A fragmentação da mídia esportiva
Novo cenário requererá esforço extra dos torcedores, mas não é o fim do mundo
Novo cenário requererá esforço extra dos torcedores, mas não é o fim do mundo
Cresci assistindo aos jogos do Palmeiras na Globo. Se você torce para o Flamengo, Atlético Mineiro, Bahia ou qualquer outro time em qualquer outro estado, você também. Afinal, por décadas, todo o futebol estadual, nacional e internacional tinha um só endereço.
Mas, por uma série de mudanças estruturais nas indústrias do esporte, mídia e tecnologia, aquele mundo no qual os direitos de transmissão estavam concentrados em uma – ou poucas – empresa de mídia, já não existe.
A primeira transformação é tanto tecnológica quanto de infraestrutura: a expansão da cobertura de banda larga no Brasil. Com conexões rápidas e relativamente baratas, abraçamos a web como poucos países. Do uso das plataformas de mídia sociais ao consumo de “lives”, do WhatsApp como ferramenta nacional de comunicação aos pagamentos com Pix. Somos um povo digital.
Se por um lado isso nos conecta e incentiva a criatividade, por outro, nos educa a consumir certo formato de conteúdo que beneficia o modelo de negócio de algumas plataformas de mídias sociais. Inundados por vídeos de 15 segundos, perdemos o hábito e a paciência de consumir a maioria dos conteúdos de longa duração. Isso se tornou um grande problema para empresas tradicionais de mídia que construíram modelos comerciais baseados em “janelas” de 30, 45 e 60 minutos. Obrigado TikTok, Instagram Reels, e YouTube Shorts!
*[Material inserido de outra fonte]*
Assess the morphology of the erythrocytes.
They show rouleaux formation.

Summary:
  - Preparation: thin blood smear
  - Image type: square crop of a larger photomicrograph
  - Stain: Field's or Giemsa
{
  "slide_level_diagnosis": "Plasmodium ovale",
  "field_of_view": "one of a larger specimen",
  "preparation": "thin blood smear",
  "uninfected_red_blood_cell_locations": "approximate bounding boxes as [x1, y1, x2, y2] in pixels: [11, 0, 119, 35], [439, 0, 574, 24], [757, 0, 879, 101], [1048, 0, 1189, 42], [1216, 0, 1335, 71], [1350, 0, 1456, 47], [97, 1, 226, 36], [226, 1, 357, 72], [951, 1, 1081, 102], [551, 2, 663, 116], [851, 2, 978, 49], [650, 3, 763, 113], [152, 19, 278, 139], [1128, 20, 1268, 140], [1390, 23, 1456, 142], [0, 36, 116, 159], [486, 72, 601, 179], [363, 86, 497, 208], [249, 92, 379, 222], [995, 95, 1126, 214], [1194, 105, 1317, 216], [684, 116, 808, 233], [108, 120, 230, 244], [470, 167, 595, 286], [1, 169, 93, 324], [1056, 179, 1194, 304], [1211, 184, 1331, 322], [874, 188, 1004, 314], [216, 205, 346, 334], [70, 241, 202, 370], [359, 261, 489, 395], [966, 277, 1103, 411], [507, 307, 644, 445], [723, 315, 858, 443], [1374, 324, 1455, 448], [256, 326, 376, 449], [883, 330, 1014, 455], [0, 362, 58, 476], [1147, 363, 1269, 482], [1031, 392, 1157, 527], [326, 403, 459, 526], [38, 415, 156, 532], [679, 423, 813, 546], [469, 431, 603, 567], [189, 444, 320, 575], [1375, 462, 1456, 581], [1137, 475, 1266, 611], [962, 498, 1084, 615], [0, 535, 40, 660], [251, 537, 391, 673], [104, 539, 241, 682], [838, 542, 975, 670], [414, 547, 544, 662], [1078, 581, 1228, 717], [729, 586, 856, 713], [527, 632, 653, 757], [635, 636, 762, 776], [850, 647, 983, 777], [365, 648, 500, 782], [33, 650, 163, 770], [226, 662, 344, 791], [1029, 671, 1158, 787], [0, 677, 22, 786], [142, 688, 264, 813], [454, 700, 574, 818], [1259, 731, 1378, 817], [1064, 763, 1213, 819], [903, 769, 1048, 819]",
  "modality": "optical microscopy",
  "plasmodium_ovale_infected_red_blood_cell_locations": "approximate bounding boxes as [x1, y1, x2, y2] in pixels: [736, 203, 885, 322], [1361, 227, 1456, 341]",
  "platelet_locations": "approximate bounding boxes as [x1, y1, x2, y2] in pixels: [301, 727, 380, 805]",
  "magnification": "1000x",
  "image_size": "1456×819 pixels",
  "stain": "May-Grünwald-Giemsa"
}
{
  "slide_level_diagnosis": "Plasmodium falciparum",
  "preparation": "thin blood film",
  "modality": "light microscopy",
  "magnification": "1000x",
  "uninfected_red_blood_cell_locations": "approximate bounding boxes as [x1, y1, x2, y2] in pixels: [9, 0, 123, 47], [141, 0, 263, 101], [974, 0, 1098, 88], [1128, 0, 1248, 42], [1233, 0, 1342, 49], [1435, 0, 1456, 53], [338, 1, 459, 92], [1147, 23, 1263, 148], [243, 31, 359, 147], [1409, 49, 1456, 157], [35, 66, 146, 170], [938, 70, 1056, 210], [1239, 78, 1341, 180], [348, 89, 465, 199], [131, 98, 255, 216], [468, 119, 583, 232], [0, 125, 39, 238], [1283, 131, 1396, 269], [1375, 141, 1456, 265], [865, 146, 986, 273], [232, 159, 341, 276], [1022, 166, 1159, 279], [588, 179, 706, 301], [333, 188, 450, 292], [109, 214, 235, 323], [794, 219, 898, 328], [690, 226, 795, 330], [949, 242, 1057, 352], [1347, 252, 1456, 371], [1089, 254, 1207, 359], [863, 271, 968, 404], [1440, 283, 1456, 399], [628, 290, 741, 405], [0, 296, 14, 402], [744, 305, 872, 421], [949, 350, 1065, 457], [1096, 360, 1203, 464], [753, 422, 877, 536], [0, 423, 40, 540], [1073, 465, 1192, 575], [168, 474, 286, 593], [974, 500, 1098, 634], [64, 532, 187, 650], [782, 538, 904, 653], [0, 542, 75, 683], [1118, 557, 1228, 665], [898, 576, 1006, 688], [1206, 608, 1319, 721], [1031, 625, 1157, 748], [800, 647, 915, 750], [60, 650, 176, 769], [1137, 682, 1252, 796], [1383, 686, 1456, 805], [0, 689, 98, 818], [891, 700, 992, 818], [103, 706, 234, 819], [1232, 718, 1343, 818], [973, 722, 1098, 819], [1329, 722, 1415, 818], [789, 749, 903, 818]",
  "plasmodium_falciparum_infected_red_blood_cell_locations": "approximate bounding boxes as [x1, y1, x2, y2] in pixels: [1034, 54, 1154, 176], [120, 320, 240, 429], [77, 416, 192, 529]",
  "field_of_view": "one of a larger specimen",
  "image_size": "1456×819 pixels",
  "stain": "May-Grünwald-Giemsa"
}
Nesse contexto, o esporte surgiu como a melhor solução para um mundo de mídia em transformação. Hoje, é praticamente o único produto capaz de entregar audiências relevantes aos anunciantes. Nos EUA, o futebol americano trouxe 97 das 100 maiores audiências de 2023. Isso acontece em escalas semelhantes com o críquete na Índia e o futebol no Brasil.
O esporte preferido pode mudar, mas a conclusão não: a dependência que as empresas de mídia têm especialmente do esporte ao vivo cresce rapidamente e, com isso, cresce também o custo dos direitos de transmissão. Essa inflação foi o fator que inviabilizou o modelo de negócio em que uma empresa – por mais rica que fosse – era capaz de comprar a maioria dos direitos.
Some-se a isso as estratégias agressivas de investimento no esporte de empresas nacionais (como a Band), o surgimento de canais digitais alternativos (como a CazéTV), e o uso do esporte como porta de entrada para recrutar assinantes às plataformas de streaming desembarcando no Brasil e temos a tempestade perfeita.
A tentativa frustrada (até agora) de criar uma liga de futebol no Brasil – da qual fiz parte com a Libra – evidenciou essa transformação no cenário de direitos do futebol nacional. O que era para ser uma organização independente que administraria o Campeonato Brasileiro, acabou virando dois consórcios para a venda de direitos de grupos de clubes.
Se uma empresa de mídia quiser ter todos os jogos do Campeonato Brasileiro, terá que negociar com ambos os grupos. Esse desincentivo ao investimento e custos fora da realidade do mercado levou a Globo a fechar contrato apenas com a Libra. A partir de 2025, veremos nas empresas do Grupo Globo apenas os jogos em que os clubes da Libra jogam “em casa”, logo, têm os direitos de mídia. Sempre que jogarem como visitantes (de um clube fora da Libra), a transmissão será feita por outro veículo, ainda indefinido. Pelo menos nos primeiros anos, esse novo cenário requererá um esforço extra dos torcedores.
Mas tampouco é o fim do mundo. Basta ver o que acontece nos EUA com a NFL. Se um torcedor quiser ver seu time na quinta-feira, precisará assinar a Amazon Prime. Nos domingos de tarde, metade assistirá aos jogos na Fox e a outra metade, na CBS (dependendo do time). Mas se o jogo do domingo for à noite, o canal é a NBC. Os jogos das segundas-feiras estão com a ESPN. Os Superbowls mudam de casa dependendo do ano. Os americanos reclamam, mas continuam assistindo seu esporte favorito religiosamente.
Se o futuro da transmissão do esporte não é ideal para os torcedores, não podemos dizer o mesmo do mercado de mídia. A fragmentação trará mais oportunidades para mais anunciantes fazerem parte do futebol. Se até hoje apenas as marcas com os maiores orçamentos do Brasil (Ambev, Itaú, Natura etc.) eram capazes de comprar este produto, no futuro, muitas outras poderão também. Haverá transmissões para todos os orçamentos. Isso incentivará mais anunciantes a escolherem o futebol, distribuirá seus recursos por mais empresas de mídia, e incentivará a criatividade para aparecer em um mercado com mais marcas.
Assim como nos adaptamos a tantas novas ferramentas digitais, tiraremos de letra o novo modelo de consumir o futebol. O balanço para o esporte e o mercado de comunicação será certamente positivo.